<<<<

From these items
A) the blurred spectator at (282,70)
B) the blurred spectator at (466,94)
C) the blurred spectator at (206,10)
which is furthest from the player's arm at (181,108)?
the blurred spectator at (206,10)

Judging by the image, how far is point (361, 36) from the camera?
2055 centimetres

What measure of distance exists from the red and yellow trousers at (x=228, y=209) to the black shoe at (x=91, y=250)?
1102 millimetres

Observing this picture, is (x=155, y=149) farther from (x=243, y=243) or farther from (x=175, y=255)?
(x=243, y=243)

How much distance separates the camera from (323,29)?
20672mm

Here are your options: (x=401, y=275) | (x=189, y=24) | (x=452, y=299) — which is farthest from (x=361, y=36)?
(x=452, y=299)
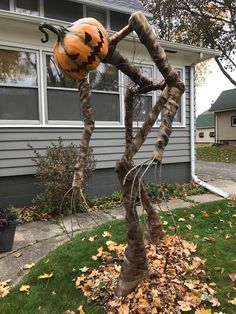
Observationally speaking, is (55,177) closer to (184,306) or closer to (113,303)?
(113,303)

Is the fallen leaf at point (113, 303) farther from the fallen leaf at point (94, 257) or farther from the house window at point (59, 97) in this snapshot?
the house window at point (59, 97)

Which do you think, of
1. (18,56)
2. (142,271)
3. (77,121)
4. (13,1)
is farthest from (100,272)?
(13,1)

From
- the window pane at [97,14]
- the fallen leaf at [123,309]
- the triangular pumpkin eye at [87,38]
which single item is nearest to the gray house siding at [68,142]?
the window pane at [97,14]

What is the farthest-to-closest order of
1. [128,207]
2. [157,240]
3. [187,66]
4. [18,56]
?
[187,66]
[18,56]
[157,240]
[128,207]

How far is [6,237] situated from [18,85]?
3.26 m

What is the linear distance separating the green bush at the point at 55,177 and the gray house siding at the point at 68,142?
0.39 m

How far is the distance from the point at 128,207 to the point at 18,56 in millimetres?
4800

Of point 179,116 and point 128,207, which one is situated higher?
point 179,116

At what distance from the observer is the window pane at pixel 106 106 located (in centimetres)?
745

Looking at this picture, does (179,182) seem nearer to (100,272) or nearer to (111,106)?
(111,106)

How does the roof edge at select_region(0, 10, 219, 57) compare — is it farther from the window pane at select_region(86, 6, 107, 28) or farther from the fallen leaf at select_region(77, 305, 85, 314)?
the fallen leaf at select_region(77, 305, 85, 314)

>>>>
<<<<

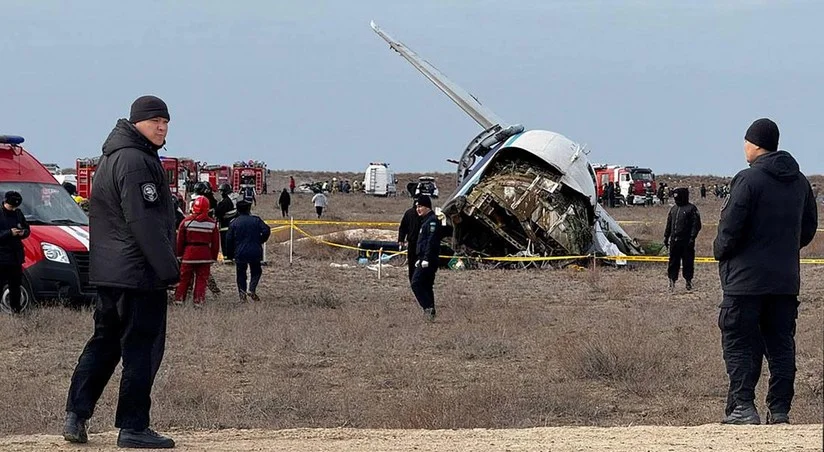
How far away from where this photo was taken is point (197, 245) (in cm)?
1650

>>>>

- Objective: Give back, unchanged, the material from the line with "From these items" to the line with "2055 centimetres", including both of those lines.

- Task result:
From these items
A) the blurred spectator at (282,70)
B) the blurred spectator at (466,94)
C) the blurred spectator at (206,10)
which is furthest from the player's arm at (181,108)?
the blurred spectator at (206,10)

Judging by the image, how far is point (361, 36) from the camera?
2055 centimetres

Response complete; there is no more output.